Valérie Pécresse veut faciliter les dons défiscalisés entre parents au sens large, afin que les individus géniteurs ou adoptants mais aussi les grands-parents, les tatas et les tontons puissent donner davantage, sans être taxé,s à « leurs » jeunes pousses (un groupe de députés emmené par Éric Ciotti a également déposé le 21 octobre dernier un texte visant « à exonérer de tous droits, les successions dont la valeur nette totale de l’actif transmis est inférieure à 5 millions d’euros […] compensée à due concurrence par la création d’une taxe additionnelle à la taxe sur la valeur ajoutée »). Marine Le Pen propose quant à elle de réduire le délai entre deux donations exonérées à dix ans, contre quinze actuellement – elle proposait cinq ans en 2017 – et d’exonérer les biens immobiliers jusqu’à 300 000 euros. Éric Zemmour appelle lui aussi le peuple de France à défiscaliser les dons intra-familiaux tous les dix ans, ainsi qu’à exonérer totalement les transmissions d’entreprises – bien que l’effet ravageur d’une telle mesure sur l’économie ait été démontré5.
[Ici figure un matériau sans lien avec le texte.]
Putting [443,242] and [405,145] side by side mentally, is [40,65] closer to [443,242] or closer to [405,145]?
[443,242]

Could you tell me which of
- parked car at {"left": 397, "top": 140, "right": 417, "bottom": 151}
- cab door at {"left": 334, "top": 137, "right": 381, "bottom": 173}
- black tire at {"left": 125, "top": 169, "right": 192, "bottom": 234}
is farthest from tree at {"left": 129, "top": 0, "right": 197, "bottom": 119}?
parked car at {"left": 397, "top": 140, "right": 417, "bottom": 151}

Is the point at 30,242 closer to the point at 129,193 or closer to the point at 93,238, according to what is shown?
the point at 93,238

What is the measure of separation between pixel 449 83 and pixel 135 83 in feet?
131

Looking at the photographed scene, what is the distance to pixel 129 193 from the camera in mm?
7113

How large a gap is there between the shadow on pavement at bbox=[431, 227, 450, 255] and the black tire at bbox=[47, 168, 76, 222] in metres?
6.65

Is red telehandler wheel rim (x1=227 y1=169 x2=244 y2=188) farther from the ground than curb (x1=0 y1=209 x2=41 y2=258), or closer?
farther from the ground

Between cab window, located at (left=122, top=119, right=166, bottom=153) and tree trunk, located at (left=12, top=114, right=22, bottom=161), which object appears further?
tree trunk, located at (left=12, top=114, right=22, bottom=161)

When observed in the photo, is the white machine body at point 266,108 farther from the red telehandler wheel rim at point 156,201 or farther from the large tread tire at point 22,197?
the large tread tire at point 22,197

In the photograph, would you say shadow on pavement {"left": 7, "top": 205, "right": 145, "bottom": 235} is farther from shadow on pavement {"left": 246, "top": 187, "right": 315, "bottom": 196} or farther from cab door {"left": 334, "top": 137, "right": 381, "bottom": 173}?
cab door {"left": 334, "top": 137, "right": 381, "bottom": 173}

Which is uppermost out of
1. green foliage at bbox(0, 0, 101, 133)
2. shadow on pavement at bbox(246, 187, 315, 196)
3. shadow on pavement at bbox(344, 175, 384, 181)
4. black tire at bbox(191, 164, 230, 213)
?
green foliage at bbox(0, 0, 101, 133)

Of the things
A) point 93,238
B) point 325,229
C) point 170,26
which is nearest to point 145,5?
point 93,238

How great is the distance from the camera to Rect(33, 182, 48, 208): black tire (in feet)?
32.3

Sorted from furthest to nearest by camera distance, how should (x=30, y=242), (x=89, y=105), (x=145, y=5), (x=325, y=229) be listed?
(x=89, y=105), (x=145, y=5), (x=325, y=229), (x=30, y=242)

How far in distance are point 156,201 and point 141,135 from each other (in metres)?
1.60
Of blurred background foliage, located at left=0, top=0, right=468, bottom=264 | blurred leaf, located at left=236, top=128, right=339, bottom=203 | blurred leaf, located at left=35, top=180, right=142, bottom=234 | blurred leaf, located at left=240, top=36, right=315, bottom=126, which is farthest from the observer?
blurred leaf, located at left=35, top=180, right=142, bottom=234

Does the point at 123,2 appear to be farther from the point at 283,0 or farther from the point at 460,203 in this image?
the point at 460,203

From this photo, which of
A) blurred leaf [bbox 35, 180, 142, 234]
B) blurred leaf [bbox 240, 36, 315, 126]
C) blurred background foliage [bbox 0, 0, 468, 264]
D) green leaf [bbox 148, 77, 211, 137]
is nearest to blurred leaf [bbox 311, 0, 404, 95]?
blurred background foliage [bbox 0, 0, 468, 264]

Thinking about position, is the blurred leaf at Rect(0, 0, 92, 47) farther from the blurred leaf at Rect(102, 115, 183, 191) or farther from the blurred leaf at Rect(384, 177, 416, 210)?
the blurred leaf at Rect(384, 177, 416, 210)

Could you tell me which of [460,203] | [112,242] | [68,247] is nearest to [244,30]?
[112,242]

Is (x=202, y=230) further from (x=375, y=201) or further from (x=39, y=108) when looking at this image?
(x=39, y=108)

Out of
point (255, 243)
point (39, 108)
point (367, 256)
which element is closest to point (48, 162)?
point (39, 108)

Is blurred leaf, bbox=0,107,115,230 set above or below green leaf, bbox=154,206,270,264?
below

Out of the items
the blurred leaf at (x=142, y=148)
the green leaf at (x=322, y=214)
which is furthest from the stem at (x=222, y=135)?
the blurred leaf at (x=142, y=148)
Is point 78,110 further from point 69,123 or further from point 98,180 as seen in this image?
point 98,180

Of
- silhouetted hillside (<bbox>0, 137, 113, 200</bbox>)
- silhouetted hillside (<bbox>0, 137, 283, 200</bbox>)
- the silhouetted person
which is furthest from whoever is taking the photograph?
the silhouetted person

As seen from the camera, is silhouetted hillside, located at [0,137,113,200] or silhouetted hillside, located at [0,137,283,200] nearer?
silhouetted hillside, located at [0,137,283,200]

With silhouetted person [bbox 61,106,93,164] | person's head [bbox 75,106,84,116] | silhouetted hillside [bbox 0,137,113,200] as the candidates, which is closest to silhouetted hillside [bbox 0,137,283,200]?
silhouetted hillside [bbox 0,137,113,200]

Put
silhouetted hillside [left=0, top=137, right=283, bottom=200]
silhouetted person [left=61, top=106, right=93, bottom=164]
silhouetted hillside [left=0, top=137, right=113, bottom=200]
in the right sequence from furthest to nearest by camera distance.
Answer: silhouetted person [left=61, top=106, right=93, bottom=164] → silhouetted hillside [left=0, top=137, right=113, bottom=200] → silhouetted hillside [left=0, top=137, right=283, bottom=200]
Gageons – à l’instar des propositions communes sur le rétablissement de l’impôt de solidarité sur la fortune (ISF) ou l’abolition de la flat tax – que la cristallisation de ce nouveau combat contre l’oligarchie héréditaire apporte un peu d’oxygène à l’union des gauches et lui ouvre en 2022 les portes d’une victoire, à laquelle beaucoup n’ont pas cessé de croire.

Cet article de notre camarade Arno Lafaye-Moses a été publié dans le dossier "Programmes de droite" du numéro 291 de Démocratie&Socialisme, la revue de la Gauche démocratique et sociale (GDS).

1. Notamment p. 638-639.

2. Donnée INSEE citée dans Christian Chavagneux, « Rentes : le tabou de la taxation de l’héritage », Alternatives économiques, 11 février 2019.

3. « Repenser l’héritage », Les notes du Conseil d’analyse économique n° 69 (décembre 2021).

4. Cf. le « Tableau comparatif actualisé des propositions à gauche » en ligne sur le site de la GDS (http://www.gds-ds.org/tableau-comparatif-actualise-des-propositions-a-gauche).

5. « Faut-il favoriser la transmission d’entreprise à la famille ou aux salariés ? », Cahiers - Documents de travail de la DG Trésor n° 2013/06 (novembre 2013).